HIV is not grounds for deportation, says Russia’s Constitutional Court
According to a ruling by the Constitutional Court of Russia, being HIV-positive does not represent an unconditional basis for deportation from the country for foreign nationals. Speaking to RBTH, human rights advocates called the decision an important achievement in protecting of the rights of people in Russia living with HIV.
(Russia Beyond the Headlines – rbth.ru – Darya Lyubinskaya, special to RBTH – March 23, 2015)
The Constitutional Court of Russia has ruled as unconstitutional the practice of the application of certain laws on the legal status of foreigners in Russia that have been used to deport HIV-positive foreign citizens or stateless persons whose family members permanently reside in Russia.
Under law, foreigners who are residing legally in Russia become undesirable if they “pose a real threat to public health.” Temporary residence permits are issued to foreigners working in the country only after presenting a certificate proving the absence of HIV to the Federal Migration Service (FMS). If diagnosed with the HIV infection, they are deported.
The ruling by the Constitutional Court, made on March 16, came about following complaints lodged by two citizens of Ukraine and a Moldovan citizen, who were prohibited from staying in Russia only because they are HIV-positive.
According to Judge Nikolai Melnikov, the foreigners who filed complaints with the Constitutional Court did not violate Russian legislation and are married to Russians.

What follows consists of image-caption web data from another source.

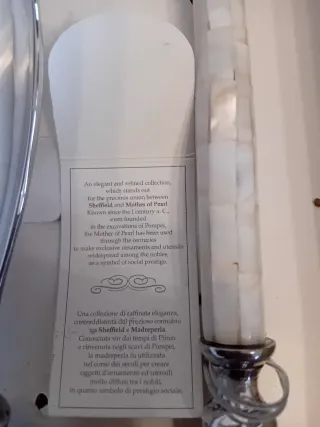 Posate Insalata Vintage Argento e Bianco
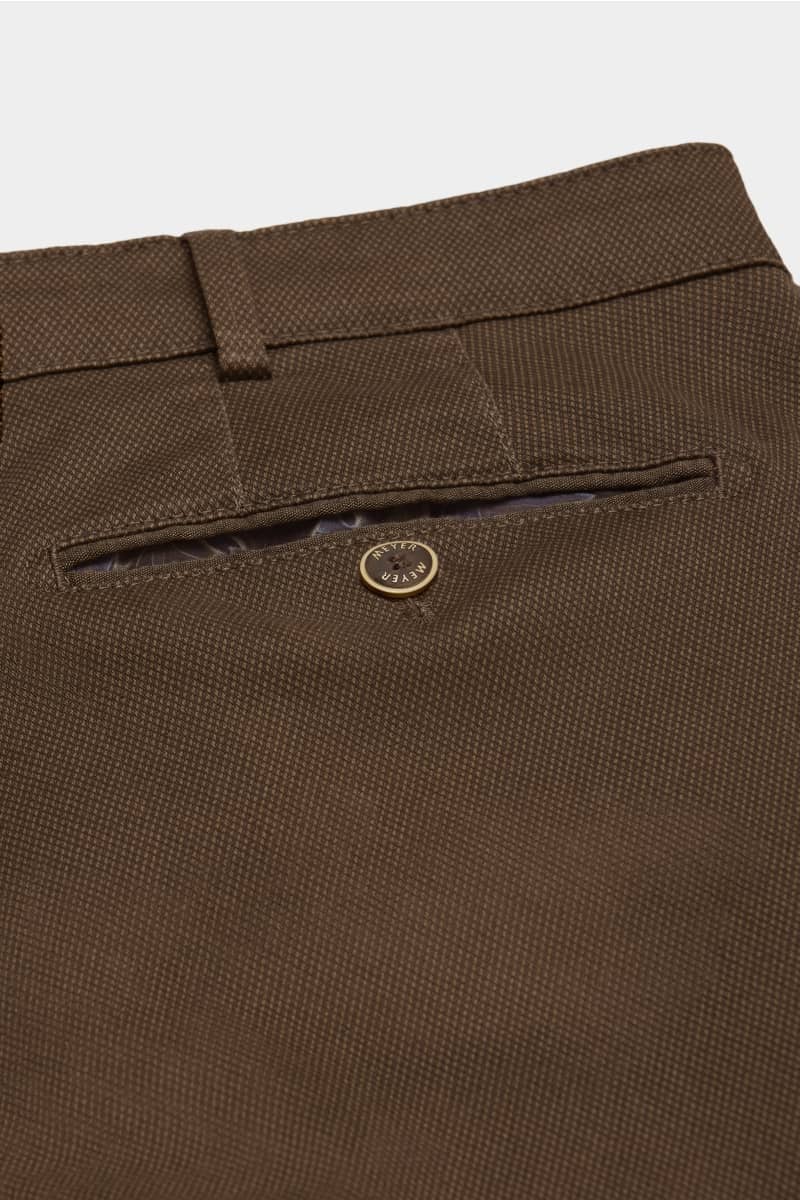Meyer Oslo Stretch Cotton Slacks Cognac. 2-5654 - Image 3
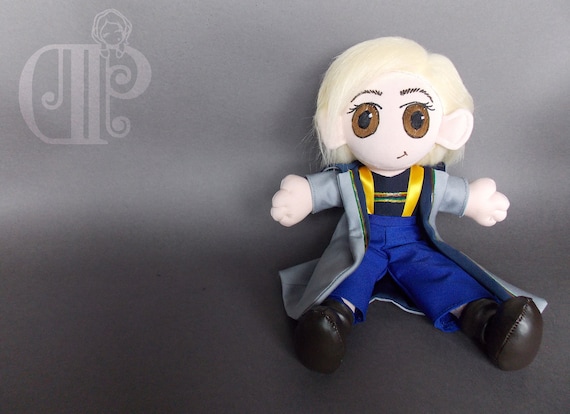 Thirteenth Doctor Doctor Who Doll Plushie Toy Jodie Whittaker Etsy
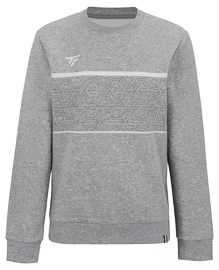 Hanorac pentru femei Tecnifibre Club Sweater Silver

“With the provisions of these conditions, it is unacceptable to deport a foreign national, to deny him entry or not to issue him a temporary residence permit,” he said. According to the decision, the cases of the citizens of Ukraine and Moldova who filed complaints with the court should be reviewed.
Human rights advocates react
Representatives of human rights groups and patient support welcomed the ruling, with Maria Onufriyeva, director of the NGO Community of People Living with HIV, telling RBTH that the decision of the Constitutional Court was “a major achievement in the field of protection of the rights of HIV-positive people.”
“The family is of unconditional value and its interests should be significantly higher than [those of] migration policy,” said Onufriyeva.
“A person with HIV-positive status should not be a priori considered dangerous to society. If a person started a family, is a respectable member of society, receives treatment and is observed by a doctor, the refusal of entry or deportation based solely on the presence of HIV is certainly a violation of rights,” said Onufriyeva.
Onufriyeva said that legislation in the field of HIV infection should be subject to regular revision to reflect changes in the real world.
Lack of public awareness still a problem
Alexander Saversky, chairman of the League of Protection of Patients, noted that HIV-infected people also experience discrimination within the country.
“Employers tend to seek information about the health of their employees, effectively demanding the disclosure of information protected by physician-patient privilege,” he explained.
Saversky added that the public’s fears of people living with HIV are often unfounded and are accompanied by inappropriate behavior. “The state and public organizations must conduct explanatory work – how to behave,” he concluded.
The director of the Moscow Bureau for Human Rights and a member of the Presidential Council for Civil Society Institutions and Human Rights, Alexander Brod, noted that Federation Council Speaker Valentina Matviyenko had expressed in February the need to develop a standards act for deportation of immigrants with AIDS and tuberculosis.
“The state cannot take responsibility for these patients in an economically difficult period. It’s another case if a person was working in Russia when they acquired the disease. In this case, we need to do everything possible to help them here,” said Brod.